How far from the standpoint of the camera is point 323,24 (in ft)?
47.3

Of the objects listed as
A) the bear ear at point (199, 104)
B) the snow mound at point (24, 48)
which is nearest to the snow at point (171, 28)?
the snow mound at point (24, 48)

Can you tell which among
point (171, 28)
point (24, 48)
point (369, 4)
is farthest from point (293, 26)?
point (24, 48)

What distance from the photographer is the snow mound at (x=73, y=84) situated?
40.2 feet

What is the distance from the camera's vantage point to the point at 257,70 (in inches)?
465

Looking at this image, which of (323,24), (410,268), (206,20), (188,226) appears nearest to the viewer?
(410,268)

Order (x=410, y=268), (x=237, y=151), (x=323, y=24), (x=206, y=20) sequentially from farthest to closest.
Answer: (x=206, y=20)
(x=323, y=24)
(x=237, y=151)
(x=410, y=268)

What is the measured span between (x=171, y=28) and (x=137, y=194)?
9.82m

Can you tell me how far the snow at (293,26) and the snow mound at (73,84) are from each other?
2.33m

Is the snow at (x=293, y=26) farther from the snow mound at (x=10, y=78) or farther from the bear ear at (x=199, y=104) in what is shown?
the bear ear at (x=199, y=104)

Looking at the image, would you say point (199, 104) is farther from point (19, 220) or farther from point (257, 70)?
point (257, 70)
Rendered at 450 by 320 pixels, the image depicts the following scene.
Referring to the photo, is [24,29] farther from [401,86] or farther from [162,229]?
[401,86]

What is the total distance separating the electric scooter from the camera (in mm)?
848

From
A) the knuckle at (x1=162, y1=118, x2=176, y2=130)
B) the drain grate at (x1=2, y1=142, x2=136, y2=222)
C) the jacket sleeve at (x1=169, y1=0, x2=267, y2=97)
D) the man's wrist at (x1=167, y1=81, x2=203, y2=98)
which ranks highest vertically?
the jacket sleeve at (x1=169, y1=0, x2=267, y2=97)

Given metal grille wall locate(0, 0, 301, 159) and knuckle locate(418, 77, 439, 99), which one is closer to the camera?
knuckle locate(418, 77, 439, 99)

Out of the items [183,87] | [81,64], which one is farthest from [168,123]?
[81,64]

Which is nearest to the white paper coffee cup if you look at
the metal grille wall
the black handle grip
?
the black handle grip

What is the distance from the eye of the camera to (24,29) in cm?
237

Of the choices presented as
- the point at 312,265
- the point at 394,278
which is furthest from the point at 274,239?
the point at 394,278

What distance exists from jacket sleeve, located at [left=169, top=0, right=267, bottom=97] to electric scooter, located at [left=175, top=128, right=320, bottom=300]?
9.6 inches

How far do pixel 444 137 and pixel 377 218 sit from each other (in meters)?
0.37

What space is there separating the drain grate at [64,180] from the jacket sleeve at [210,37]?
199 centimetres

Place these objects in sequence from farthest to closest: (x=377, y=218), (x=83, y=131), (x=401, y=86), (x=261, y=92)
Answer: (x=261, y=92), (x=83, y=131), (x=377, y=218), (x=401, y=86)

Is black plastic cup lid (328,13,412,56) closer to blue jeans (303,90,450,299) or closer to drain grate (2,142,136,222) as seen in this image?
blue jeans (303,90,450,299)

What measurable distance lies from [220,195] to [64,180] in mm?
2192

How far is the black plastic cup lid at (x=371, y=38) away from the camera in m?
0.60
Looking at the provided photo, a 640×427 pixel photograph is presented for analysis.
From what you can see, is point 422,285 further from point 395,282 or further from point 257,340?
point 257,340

# Aim
Write out all of the rows above again, substituting "sewer grate" for every occurrence of "drain grate" and leaving everything else the same.

# Task response
How far from the standpoint of the camera is point 323,24 (in ft)?
47.3

Of the objects listed as
A) the bear ear at point (199, 104)
B) the snow mound at point (24, 48)
which is nearest to the snow at point (171, 28)?
the snow mound at point (24, 48)

Can you tell which among
point (171, 28)
point (24, 48)
point (369, 4)
is farthest from point (293, 26)?
point (24, 48)

What distance from the photographer is the snow mound at (x=73, y=84) situated?
40.2 feet

What is the distance from the camera's vantage point to the point at 257,70 (in inches)?
465

Looking at this image, which of (323,24), (410,268), (206,20), (188,226) appears nearest to the viewer?
(410,268)

Order (x=410, y=268), (x=237, y=151), (x=323, y=24), (x=206, y=20) sequentially from farthest to closest.
Answer: (x=206, y=20)
(x=323, y=24)
(x=237, y=151)
(x=410, y=268)

What is the measured span between (x=171, y=28) and (x=137, y=194)?
9.82m

Can you tell me how far the snow at (293,26) and the snow mound at (73,84) are from each other?
2.33m

Is the snow at (x=293, y=26) farther from the snow mound at (x=10, y=78) or farther from the bear ear at (x=199, y=104) in what is shown?
the bear ear at (x=199, y=104)

Looking at the image, would you say point (199, 104) is farther from point (19, 220) or farther from point (257, 70)?
point (257, 70)
Rendered at 450 by 320 pixels, the image depicts the following scene.
Referring to the photo, is [24,29] farther from [401,86] or farther from [162,229]?
[401,86]

What is the total distance separating the electric scooter from the camera (in mm)?
848

From
A) the knuckle at (x1=162, y1=118, x2=176, y2=130)
B) the sewer grate at (x1=2, y1=142, x2=136, y2=222)
C) the jacket sleeve at (x1=169, y1=0, x2=267, y2=97)
D) the man's wrist at (x1=167, y1=81, x2=203, y2=98)
which ranks highest vertically?
the jacket sleeve at (x1=169, y1=0, x2=267, y2=97)

Given metal grille wall locate(0, 0, 301, 159) and knuckle locate(418, 77, 439, 99), which one is closer to the camera?
knuckle locate(418, 77, 439, 99)

Out of the items [183,87] | [81,64], which one is farthest from [168,123]?
[81,64]

Which is nearest to the white paper coffee cup if you look at
the metal grille wall
the black handle grip
?
the black handle grip

What is the distance from the eye of the camera to (24,29) in cm?
237

Of the choices presented as
- the point at 312,265
- the point at 394,278
which is furthest from the point at 274,239?
the point at 394,278

What distance exists from jacket sleeve, located at [left=169, top=0, right=267, bottom=97] to electric scooter, located at [left=175, top=128, right=320, bottom=300]?
9.6 inches

How far do pixel 444 137 and pixel 377 218 sit from each other (in meters)?
0.37

What space is there separating the sewer grate at [64,180] from the jacket sleeve at [210,37]?
199 centimetres

Place these objects in sequence from farthest to closest: (x=377, y=218), (x=83, y=131), (x=401, y=86), (x=261, y=92)
Answer: (x=261, y=92), (x=83, y=131), (x=377, y=218), (x=401, y=86)

Is black plastic cup lid (328,13,412,56) closer to blue jeans (303,90,450,299) or closer to sewer grate (2,142,136,222) as seen in this image?
blue jeans (303,90,450,299)

What measurable distance lies from [220,195] to [64,180] in mm?
2192

How far is the black plastic cup lid at (x=371, y=38) away from the camera in m?
0.60
Looking at the provided photo, a 640×427 pixel photograph is presented for analysis.
From what you can see, is point 422,285 further from point 395,282 or further from point 257,340?
point 257,340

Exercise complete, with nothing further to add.